Compared to file systems, object stores generally provide higher scalability and distributed data access, while sacrificing the benefits of POSIX compliance. For large volumes of generally static or read-only content, object stores can be a much more cost-effective solution than scale-out file systems.
Where Cinder is mostly used as an interface for platforms from storage vendors, Swift is an object store in its own right. Companies like SwiftStack build on top of OpenStack Swift to create more mature solutions.
However, storage vendors with platforms that offer native support can be simply dropped in in place of the native Swift implementation. This is because object storage platforms are natively driven by APIs that follow either Swift or S3 standards.
Swift is updated more frequently than Cinder or Manila, with multiple updates (usually every two months) issued with every major OpenStack release. Most recent new features, introduced in 2.18 with Rocky have included container sharding (an improved metadata distribution feature) and S3 API compatibility. There have also been internal optimisations to cater for the growth in individual storage drive capacity and server storage density.
File storage support
Support for file access is delivered through the Manila project.
Originally, file services were intended to be delivered as part of Cinder, but in 2013 Manila was forked as a separate project. The use case for files compared to block support is easy to see and exists in public cloud as well as other platforms such as VMware. Typically, block devices are not shareable between virtual machines or instances. File services provide that capability as well as adding other enhanced features like security and better scalability.
Manila aligns to the design of Cinder in that vendors write plugins that provide the automation to provision and map file systems to virtual instances. However, whereas Cinder provides a matrix of features that are supported by each driver, Manila drivers are more bespoke, with specific options for each of the file system vendors supported.
Initially, Manila supported standard file systems, including NFS and CIFS. Over time, this has expanded to include more proprietary solutions such as Gluster, Ceph, Hadoop File System and MapR.
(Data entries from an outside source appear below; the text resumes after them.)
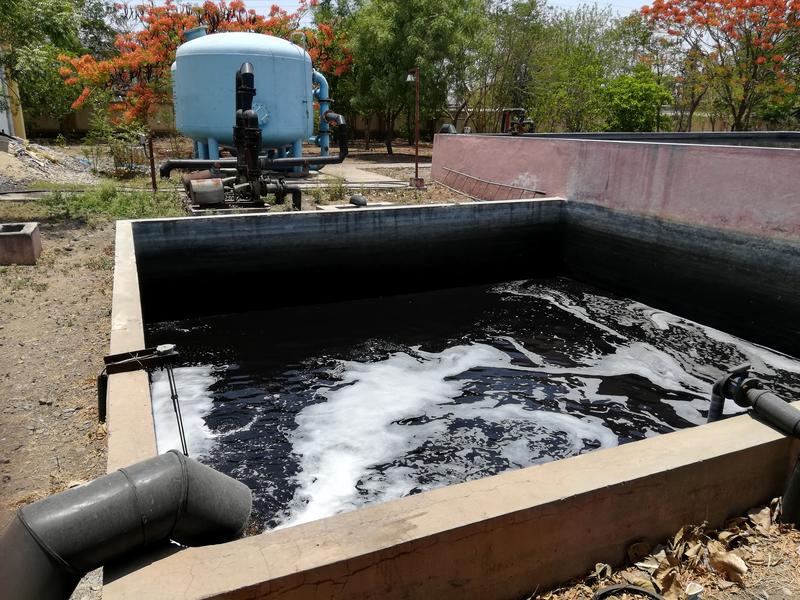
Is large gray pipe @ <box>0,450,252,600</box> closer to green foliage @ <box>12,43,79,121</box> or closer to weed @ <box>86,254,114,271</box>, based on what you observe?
weed @ <box>86,254,114,271</box>

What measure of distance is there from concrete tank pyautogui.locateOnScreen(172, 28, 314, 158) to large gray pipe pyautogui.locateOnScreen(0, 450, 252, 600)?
13542 mm

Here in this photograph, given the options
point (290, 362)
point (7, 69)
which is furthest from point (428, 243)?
point (7, 69)

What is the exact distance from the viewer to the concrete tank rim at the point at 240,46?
14.8 metres

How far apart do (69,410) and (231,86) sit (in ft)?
Result: 39.9

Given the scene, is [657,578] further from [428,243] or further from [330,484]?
[428,243]

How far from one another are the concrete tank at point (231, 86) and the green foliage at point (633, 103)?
10.9m

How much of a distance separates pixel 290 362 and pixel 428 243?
4.14 m

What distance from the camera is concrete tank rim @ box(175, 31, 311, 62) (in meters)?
14.8

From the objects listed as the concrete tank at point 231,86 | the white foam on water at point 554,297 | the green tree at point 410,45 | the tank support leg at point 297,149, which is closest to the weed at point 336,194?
the concrete tank at point 231,86

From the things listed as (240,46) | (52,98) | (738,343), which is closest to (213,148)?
(240,46)

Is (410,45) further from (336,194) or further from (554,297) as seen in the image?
(554,297)

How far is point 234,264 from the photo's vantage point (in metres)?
9.44

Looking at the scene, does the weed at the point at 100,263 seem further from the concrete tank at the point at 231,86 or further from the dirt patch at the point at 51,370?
the concrete tank at the point at 231,86

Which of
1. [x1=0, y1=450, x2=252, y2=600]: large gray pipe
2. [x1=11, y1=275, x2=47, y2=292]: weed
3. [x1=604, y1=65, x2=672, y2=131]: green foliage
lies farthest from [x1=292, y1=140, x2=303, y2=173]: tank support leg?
[x1=0, y1=450, x2=252, y2=600]: large gray pipe
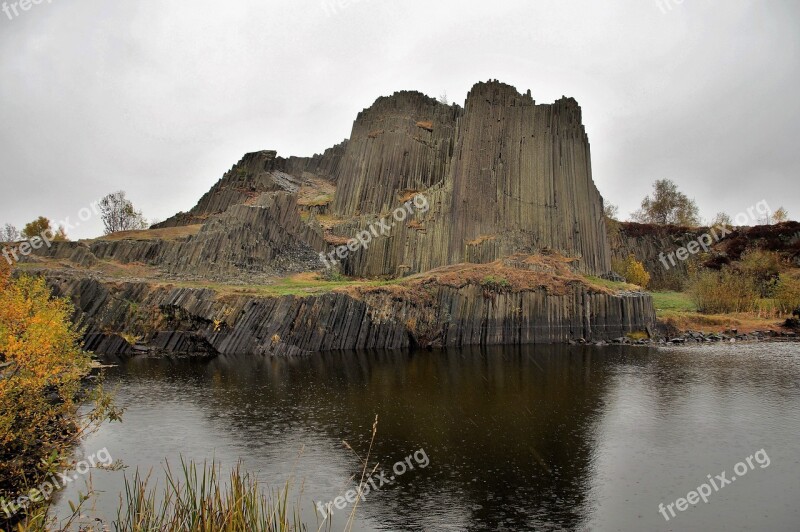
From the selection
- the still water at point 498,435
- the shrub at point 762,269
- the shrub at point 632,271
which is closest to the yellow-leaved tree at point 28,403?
the still water at point 498,435

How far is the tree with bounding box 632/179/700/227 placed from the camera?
7681 centimetres

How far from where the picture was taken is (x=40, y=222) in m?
69.9

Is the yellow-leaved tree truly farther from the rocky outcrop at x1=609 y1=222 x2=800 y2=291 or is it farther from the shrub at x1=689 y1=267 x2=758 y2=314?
the rocky outcrop at x1=609 y1=222 x2=800 y2=291

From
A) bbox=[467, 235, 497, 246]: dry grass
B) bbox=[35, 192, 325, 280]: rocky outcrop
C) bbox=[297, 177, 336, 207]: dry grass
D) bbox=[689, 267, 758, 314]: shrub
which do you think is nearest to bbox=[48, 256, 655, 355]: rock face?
bbox=[35, 192, 325, 280]: rocky outcrop

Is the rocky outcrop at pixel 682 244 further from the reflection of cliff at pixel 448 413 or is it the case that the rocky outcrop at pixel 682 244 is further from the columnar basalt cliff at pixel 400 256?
the reflection of cliff at pixel 448 413

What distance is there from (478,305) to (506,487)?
26.2 metres

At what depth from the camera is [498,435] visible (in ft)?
55.3

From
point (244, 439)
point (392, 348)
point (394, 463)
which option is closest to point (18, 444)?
point (244, 439)

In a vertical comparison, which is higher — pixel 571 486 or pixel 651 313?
pixel 651 313

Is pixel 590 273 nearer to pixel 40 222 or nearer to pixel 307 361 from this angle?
pixel 307 361

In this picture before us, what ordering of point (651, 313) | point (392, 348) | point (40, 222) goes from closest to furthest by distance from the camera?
point (392, 348) → point (651, 313) → point (40, 222)

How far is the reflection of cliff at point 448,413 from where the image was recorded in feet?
40.6

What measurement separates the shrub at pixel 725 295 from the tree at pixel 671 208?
32.5 m

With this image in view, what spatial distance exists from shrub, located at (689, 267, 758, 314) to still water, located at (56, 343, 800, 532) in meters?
16.4
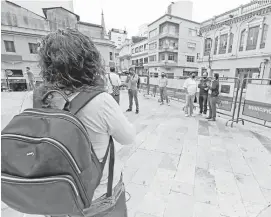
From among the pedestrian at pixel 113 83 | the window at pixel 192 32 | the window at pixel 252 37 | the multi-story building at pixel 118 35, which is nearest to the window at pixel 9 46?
the pedestrian at pixel 113 83

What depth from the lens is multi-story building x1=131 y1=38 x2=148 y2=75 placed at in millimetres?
37281

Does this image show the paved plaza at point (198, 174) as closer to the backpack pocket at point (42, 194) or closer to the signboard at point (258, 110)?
the signboard at point (258, 110)

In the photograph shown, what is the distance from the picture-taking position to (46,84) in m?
0.82

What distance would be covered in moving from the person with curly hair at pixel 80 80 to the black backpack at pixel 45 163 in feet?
0.40

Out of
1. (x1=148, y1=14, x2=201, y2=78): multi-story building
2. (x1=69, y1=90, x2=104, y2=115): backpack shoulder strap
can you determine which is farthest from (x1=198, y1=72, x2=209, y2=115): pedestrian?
(x1=148, y1=14, x2=201, y2=78): multi-story building

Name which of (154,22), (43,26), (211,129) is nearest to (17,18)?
(43,26)

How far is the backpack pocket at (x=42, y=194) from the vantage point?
583 mm

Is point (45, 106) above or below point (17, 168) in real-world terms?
above

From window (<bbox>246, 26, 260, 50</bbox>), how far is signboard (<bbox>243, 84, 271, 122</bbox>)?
41.8 feet

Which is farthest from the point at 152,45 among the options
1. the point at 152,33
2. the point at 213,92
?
the point at 213,92

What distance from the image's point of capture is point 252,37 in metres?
13.7

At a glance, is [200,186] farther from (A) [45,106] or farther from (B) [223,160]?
(A) [45,106]

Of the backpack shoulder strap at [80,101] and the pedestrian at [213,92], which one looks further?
the pedestrian at [213,92]

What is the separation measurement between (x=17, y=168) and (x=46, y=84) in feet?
1.42
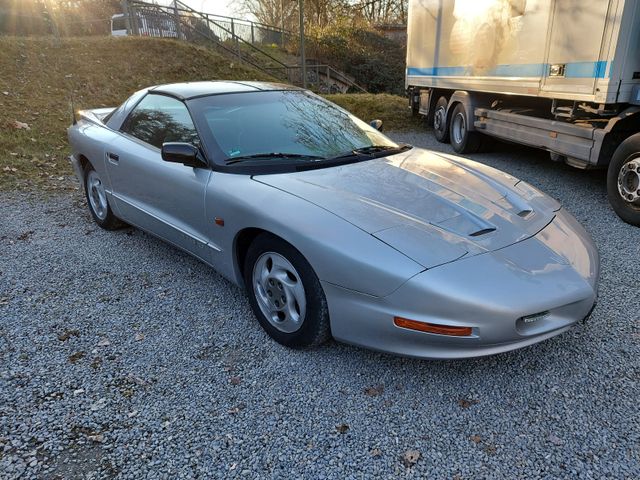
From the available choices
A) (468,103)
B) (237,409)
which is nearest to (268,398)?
(237,409)

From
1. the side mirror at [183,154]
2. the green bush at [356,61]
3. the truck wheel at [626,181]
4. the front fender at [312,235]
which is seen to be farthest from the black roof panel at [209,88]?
the green bush at [356,61]

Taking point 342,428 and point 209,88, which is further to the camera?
point 209,88

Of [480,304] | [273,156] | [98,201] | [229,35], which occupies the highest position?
[229,35]

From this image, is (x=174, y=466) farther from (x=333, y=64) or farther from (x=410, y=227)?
(x=333, y=64)

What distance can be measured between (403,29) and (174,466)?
1173 inches

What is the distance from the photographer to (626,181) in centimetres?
493

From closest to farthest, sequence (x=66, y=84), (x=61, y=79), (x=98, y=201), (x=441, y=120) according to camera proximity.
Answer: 1. (x=98, y=201)
2. (x=441, y=120)
3. (x=66, y=84)
4. (x=61, y=79)

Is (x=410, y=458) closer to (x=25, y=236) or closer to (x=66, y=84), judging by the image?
(x=25, y=236)

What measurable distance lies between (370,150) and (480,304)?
1763mm

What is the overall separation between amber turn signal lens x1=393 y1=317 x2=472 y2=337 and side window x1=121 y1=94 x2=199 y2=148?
6.46 ft

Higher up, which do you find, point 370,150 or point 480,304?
point 370,150

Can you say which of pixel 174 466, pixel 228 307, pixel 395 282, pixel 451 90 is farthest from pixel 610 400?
pixel 451 90

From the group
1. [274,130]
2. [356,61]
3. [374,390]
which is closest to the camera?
[374,390]

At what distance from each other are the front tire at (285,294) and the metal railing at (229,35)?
16.7 m
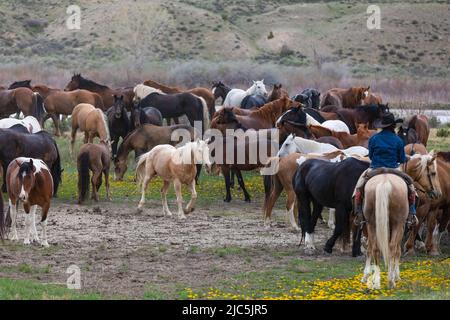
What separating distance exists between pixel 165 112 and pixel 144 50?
131 ft

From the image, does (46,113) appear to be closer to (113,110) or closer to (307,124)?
(113,110)

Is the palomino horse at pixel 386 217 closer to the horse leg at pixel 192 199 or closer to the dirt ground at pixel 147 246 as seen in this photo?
the dirt ground at pixel 147 246

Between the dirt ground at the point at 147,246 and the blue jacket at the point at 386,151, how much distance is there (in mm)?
2574

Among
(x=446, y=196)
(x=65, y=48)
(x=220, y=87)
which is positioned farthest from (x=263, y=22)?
(x=446, y=196)

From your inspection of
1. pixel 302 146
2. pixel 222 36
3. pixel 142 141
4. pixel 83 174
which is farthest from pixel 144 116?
pixel 222 36

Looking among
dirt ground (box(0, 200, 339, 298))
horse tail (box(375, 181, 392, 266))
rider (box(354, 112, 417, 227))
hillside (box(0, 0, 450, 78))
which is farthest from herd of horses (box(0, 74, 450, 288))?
hillside (box(0, 0, 450, 78))

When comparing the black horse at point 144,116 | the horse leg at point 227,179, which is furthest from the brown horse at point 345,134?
the black horse at point 144,116

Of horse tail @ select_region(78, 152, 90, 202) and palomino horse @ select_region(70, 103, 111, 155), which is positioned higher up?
palomino horse @ select_region(70, 103, 111, 155)

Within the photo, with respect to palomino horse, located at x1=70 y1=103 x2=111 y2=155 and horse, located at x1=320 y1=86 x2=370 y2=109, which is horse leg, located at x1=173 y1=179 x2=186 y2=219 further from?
horse, located at x1=320 y1=86 x2=370 y2=109

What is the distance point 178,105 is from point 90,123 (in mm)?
3590

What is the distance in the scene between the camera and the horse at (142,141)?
2297 cm

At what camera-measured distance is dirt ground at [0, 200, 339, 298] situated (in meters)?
13.1

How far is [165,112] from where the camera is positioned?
27391mm

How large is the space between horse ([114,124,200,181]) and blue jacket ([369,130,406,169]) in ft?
35.3
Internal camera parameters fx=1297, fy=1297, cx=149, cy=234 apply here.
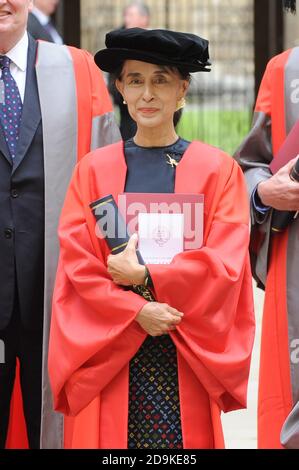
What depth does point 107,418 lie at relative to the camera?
3.96 meters

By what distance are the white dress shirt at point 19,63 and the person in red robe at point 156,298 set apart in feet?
1.96

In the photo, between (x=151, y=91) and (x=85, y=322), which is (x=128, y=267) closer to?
(x=85, y=322)

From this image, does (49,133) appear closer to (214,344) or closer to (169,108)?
(169,108)

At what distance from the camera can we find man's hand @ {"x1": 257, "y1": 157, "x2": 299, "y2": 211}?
4344 mm

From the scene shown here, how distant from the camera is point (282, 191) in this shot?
437 cm

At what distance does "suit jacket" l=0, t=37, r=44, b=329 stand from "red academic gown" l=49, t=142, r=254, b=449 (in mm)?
429

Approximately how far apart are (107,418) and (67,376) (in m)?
0.18

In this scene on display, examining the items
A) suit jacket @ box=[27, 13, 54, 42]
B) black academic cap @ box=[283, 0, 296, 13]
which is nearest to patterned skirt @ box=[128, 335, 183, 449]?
black academic cap @ box=[283, 0, 296, 13]

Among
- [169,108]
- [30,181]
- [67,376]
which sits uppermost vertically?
[169,108]

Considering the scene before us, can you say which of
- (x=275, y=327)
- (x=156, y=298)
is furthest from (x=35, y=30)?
(x=156, y=298)

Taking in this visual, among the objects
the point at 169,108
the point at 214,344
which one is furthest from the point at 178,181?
the point at 214,344

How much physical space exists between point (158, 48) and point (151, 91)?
14 cm

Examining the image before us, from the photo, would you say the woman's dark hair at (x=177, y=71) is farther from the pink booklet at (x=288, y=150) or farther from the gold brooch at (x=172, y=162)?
the pink booklet at (x=288, y=150)

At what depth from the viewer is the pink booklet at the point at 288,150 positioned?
441cm
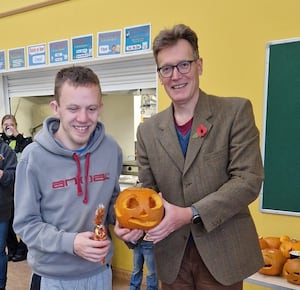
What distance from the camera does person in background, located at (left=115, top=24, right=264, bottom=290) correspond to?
1106 millimetres

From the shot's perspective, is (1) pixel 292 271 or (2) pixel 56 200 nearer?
(2) pixel 56 200

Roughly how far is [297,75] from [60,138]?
161 centimetres

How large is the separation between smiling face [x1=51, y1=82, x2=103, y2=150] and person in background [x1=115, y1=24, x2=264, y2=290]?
0.84ft

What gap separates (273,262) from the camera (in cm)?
191

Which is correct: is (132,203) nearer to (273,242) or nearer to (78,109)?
(78,109)

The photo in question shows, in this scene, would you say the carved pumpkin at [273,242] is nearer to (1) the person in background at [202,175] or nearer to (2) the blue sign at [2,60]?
(1) the person in background at [202,175]

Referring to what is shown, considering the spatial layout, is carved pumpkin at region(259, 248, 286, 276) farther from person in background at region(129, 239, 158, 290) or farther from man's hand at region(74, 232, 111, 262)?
man's hand at region(74, 232, 111, 262)

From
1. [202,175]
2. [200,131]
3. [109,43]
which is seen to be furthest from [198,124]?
[109,43]

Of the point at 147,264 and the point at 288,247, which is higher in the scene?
the point at 288,247

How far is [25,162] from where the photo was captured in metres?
1.09

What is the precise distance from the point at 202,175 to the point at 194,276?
0.39 meters

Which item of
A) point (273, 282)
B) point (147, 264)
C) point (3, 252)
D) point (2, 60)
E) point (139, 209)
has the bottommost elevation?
point (147, 264)

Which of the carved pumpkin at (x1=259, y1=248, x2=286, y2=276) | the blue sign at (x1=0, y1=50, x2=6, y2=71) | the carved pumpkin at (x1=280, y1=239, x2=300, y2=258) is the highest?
the blue sign at (x1=0, y1=50, x2=6, y2=71)

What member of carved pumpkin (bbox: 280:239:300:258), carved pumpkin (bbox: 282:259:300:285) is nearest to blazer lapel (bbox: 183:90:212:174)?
carved pumpkin (bbox: 282:259:300:285)
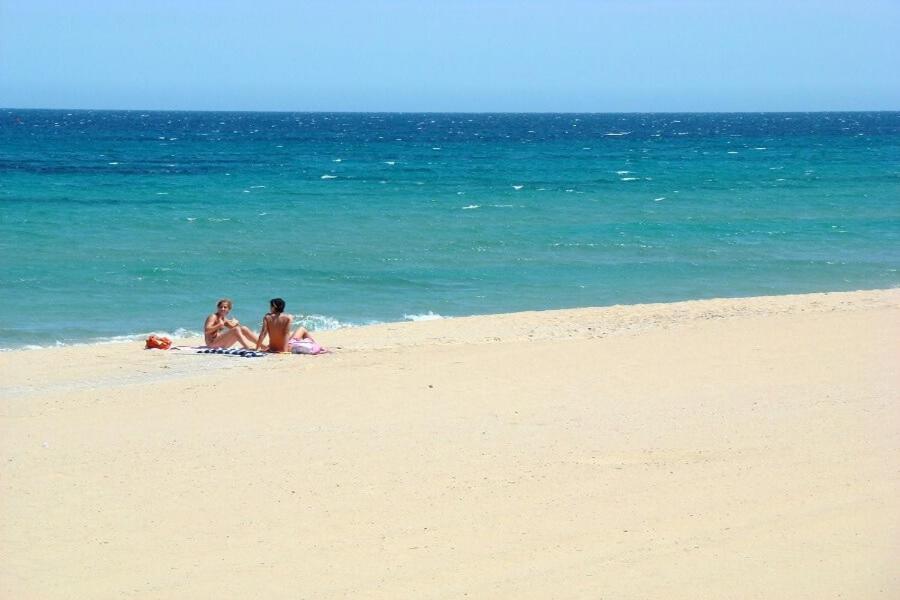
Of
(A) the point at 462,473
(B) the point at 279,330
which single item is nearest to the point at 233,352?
(B) the point at 279,330

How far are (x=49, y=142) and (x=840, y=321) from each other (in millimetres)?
60491

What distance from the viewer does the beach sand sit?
5453mm

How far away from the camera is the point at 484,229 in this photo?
26500 millimetres

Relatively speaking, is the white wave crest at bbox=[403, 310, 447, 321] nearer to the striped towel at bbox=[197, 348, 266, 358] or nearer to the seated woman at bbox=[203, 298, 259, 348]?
the seated woman at bbox=[203, 298, 259, 348]

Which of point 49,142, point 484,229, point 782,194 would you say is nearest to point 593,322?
point 484,229

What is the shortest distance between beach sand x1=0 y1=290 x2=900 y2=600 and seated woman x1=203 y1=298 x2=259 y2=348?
695 millimetres

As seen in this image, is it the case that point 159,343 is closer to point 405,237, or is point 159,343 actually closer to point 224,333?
point 224,333

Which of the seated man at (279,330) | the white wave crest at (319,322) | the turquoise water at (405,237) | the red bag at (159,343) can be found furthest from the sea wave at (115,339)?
the seated man at (279,330)

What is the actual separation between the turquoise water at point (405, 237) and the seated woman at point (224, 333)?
8.57 ft

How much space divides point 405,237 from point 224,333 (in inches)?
512

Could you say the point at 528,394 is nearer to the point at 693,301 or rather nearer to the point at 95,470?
the point at 95,470

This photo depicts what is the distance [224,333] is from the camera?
12.3 m

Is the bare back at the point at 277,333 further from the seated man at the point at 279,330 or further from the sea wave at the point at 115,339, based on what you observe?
the sea wave at the point at 115,339

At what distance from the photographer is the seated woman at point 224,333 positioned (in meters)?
12.2
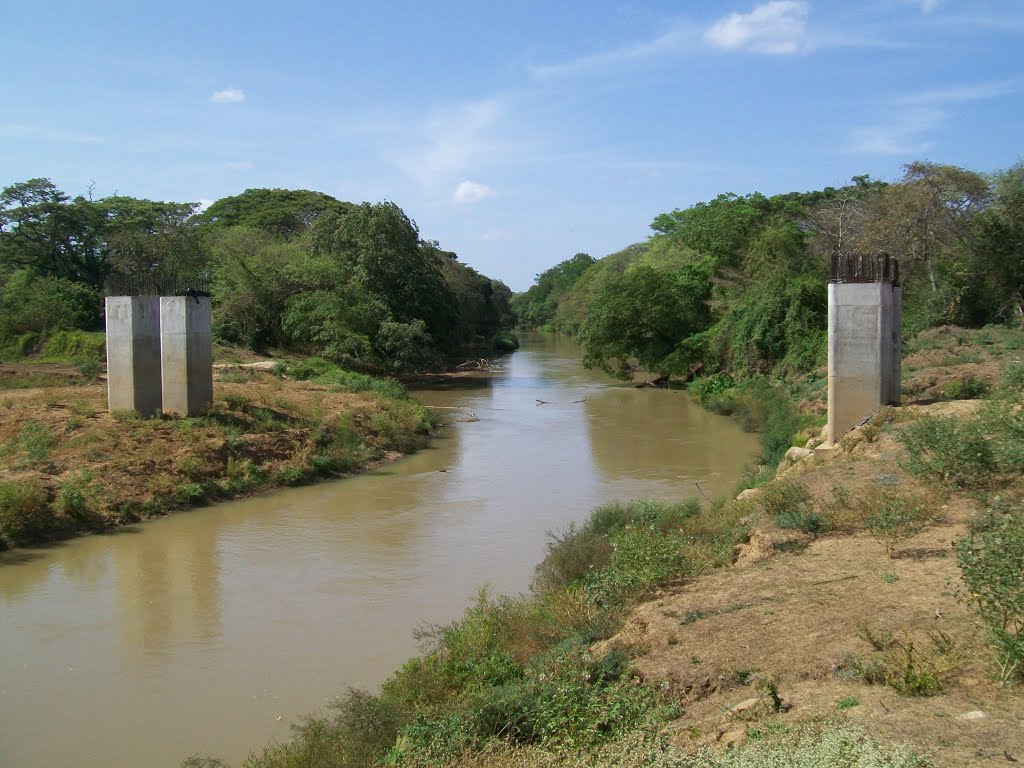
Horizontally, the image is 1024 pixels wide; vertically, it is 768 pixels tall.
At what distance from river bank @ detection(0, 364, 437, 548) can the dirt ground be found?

With the Ocata release of OpenStack, a lot more work was done on snapshot features. This included the ability to use mountable (temporary) snapshots for recovering data, the ability to revert file shares back to a previous snapshot and to migrate snapshots from one platform to another. The migration API was extended to a two-phase process, enabling data to be accessed while migrations take place.
As OpenStack runs as a set of independent projects, feature implementations are not always consistent. As we’ve mentioned, the ecosystem of drivers for Cinder is much greater than that for Manila and better documented.
One major issue that stands out with the evolution of all OpenStack storage projects is the need to upgrade the software in order to bring in new vendor drivers or driver features. This introduces a significant overhead in the process of maintaining support for external storage platforms.
The solution to this taken in the container ecosystem has been to develop container storage interface (CSI), which abstracts the driver specification from the driver itself. Individual vendor drivers can then be installed, replaced or upgraded without needing to update the core container software. This kind of design is badly needed in the OpenStack storage projects.
With much of the major work in integrating storage now completed, future development is a transition to adding features and supporting new platforms.
This will mean the OpenStack project being more focused on operational data services than infrastructure. New projects like Freezer (backup and disaster recovery) will be where future developments will take place.